(Written instruction) Lay out everything from the line containing "How far from" down to the final entry as a two-column CSV with the headers entry_text and answer, one row per entry. Enclose each field in double quotes and replace any line breaks within a field with spaces.

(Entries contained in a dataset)
(begin)

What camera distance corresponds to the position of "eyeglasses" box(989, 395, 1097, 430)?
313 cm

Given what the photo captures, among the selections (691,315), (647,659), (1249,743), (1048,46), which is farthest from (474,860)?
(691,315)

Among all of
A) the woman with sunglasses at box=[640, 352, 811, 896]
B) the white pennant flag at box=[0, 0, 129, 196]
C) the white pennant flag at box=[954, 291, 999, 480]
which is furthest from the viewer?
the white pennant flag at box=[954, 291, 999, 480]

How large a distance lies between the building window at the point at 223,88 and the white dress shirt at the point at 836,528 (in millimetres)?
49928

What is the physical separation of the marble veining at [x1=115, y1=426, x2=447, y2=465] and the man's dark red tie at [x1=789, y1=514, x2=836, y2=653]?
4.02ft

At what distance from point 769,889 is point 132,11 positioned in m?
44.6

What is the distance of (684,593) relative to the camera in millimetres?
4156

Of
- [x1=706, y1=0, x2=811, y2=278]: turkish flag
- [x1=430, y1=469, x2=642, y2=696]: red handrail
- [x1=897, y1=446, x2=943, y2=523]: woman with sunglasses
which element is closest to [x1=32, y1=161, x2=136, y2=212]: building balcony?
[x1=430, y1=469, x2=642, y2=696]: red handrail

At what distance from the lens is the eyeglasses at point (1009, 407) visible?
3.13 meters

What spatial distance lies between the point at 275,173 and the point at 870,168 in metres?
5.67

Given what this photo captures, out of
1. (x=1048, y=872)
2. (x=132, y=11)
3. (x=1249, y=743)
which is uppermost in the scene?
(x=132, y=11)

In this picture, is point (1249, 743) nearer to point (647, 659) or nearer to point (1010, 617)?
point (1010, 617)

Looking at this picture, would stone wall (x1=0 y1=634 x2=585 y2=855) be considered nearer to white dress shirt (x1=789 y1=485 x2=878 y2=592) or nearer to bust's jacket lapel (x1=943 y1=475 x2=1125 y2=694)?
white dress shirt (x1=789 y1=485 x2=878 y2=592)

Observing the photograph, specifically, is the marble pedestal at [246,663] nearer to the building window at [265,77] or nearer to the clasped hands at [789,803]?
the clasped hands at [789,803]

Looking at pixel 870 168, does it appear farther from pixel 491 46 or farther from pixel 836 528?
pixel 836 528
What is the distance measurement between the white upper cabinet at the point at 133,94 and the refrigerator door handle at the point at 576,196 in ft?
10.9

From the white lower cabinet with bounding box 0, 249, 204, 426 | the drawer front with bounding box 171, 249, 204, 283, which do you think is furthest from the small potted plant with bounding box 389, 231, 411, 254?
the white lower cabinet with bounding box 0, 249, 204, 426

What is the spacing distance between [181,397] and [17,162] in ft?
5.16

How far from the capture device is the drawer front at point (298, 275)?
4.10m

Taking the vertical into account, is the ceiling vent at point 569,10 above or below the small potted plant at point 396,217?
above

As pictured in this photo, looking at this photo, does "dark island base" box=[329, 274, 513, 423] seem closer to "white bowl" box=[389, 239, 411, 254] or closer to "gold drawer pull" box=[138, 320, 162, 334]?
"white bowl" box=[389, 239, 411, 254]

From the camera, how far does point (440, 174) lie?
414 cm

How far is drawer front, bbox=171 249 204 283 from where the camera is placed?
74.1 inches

(end)

(Exercise solution)
entry_text,answer
"How far from the capture device is the drawer front at point (298, 275)?","4.10m"
"Taking the vertical into account, is the ceiling vent at point 569,10 above or below the small potted plant at point 396,217?","above"
"As pictured in this photo, looking at this photo, does ""dark island base"" box=[329, 274, 513, 423] seem closer to ""white bowl"" box=[389, 239, 411, 254] or closer to ""gold drawer pull"" box=[138, 320, 162, 334]?","""white bowl"" box=[389, 239, 411, 254]"
"From the camera, how far does point (440, 174) lie?","414 cm"
"How far is drawer front, bbox=171 249 204 283 from where the camera is placed?","74.1 inches"